Seção do documento »

Em 1987, viajou com a esposa Flora e o fotógrafo Pierre Vergé ao Benin para travar contato com as raízes da cultura baiana. Lá, descobriu descendentes de ex-escravos brasileiros que fizeram o caminho de volta. E pôde observar que muitas famílias mantiveram os costumes de seus antepassados baianos, realizando, inclusive, um desfile de carnaval que é aberto por um estandarte da bandeira brasileira.

Acreditando que conseguiria mais avanços nas causas sociais e culturais que defendia, Gil se arriscou na vida política e elegeu-se, em 1989, vereador pela cidade de Salvador. Em 2003, foi nomeado Ministro da Cultura pelo governo Lula, mas desligou-se para voltar à carreira musical em 2008. De imediato, produziu o álbum Banda Larga Cordel e, em 2010, Fé na Festa.

Dados brutos »
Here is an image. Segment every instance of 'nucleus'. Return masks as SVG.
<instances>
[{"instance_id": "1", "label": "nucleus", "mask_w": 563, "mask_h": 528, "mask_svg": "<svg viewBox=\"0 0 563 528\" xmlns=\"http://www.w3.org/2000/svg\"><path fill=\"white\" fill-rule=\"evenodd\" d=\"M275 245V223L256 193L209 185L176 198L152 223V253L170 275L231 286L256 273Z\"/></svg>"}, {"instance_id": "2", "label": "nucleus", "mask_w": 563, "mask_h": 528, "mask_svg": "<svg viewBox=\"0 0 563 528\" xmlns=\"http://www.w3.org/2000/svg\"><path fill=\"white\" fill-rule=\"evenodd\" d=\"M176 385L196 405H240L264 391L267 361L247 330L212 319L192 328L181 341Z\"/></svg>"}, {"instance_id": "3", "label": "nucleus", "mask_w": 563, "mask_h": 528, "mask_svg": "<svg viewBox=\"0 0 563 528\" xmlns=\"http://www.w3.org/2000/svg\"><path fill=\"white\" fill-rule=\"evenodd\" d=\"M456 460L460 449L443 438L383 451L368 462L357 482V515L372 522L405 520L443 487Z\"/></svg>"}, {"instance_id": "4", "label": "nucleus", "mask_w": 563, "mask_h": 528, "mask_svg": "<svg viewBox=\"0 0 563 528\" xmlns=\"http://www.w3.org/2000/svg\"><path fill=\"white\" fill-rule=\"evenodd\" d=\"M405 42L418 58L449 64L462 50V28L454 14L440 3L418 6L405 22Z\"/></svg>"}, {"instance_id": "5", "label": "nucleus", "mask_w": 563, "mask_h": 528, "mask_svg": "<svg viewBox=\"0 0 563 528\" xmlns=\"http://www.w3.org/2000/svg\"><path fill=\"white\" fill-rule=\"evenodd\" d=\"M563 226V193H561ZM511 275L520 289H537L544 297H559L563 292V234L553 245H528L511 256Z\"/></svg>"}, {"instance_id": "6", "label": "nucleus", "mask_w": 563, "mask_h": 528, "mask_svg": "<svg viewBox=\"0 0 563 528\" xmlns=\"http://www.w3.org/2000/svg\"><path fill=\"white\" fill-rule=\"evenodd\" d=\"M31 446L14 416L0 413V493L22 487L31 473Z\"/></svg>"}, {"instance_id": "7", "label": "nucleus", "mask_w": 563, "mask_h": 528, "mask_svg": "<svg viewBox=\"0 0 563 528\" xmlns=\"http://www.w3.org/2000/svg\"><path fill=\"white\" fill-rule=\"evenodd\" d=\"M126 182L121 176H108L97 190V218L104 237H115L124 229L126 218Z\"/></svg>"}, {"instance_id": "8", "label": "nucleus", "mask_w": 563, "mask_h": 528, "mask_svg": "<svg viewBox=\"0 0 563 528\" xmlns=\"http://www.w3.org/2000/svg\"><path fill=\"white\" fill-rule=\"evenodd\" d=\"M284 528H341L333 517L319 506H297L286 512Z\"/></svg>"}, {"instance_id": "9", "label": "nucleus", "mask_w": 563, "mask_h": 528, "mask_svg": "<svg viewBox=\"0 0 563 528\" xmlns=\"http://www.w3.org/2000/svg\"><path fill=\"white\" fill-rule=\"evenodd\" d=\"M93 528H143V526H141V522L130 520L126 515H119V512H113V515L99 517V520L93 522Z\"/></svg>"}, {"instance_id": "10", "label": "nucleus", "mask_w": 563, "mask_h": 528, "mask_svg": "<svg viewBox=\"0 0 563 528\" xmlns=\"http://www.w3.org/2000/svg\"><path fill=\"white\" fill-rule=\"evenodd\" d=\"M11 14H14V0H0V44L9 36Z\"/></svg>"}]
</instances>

Tarefas propostas »
a) Reproduza, do texto sobre Gil, o trecho que vai de "Em 1987, viajou" até "da bandeira brasileira.".
b) Responda com base no texto sobre Gil:
(i) Com quem ele viajou ao Benin em 1987?
(ii) Em que ano ele se elegeu vereador por Salvador?
(iii) Qual álbum foi lançado em 2010?
c) Prossiga a redação do texto sobre Gil a partir da última frase apresentada.

Respostas »
a)
Em 1987, viajou com a esposa Flora e o fotógrafo Pierre Vergé ao Benin para travar contato com as raízes da cultura baiana. Lá, descobriu descendentes de ex-escravos brasileiros que fizeram o caminho de volta. E pôde observar que muitas famílias mantiveram os costumes de seus antepassados baianos, realizando, inclusive, um desfile de carnaval que é aberto por um estandarte da bandeira brasileira.

b)
(i) Com a esposa Flora e o fotógrafo Pierre Vergé.
(ii) Em 1989.
(iii) Fé na Festa.

c)
Entre outros lançamentos, em 2015 saiu o CD/DVD ao vivo Dois Amigos, Um Século de Música, feito a quatro mãos com o eterno companheiro Caetano. Sua extensa discografia atinge o impressionante número de 65 álbuns e inclui participações em trilhas sonoras para o cinema e discos ao vivo, tanto solo quanto parcerias.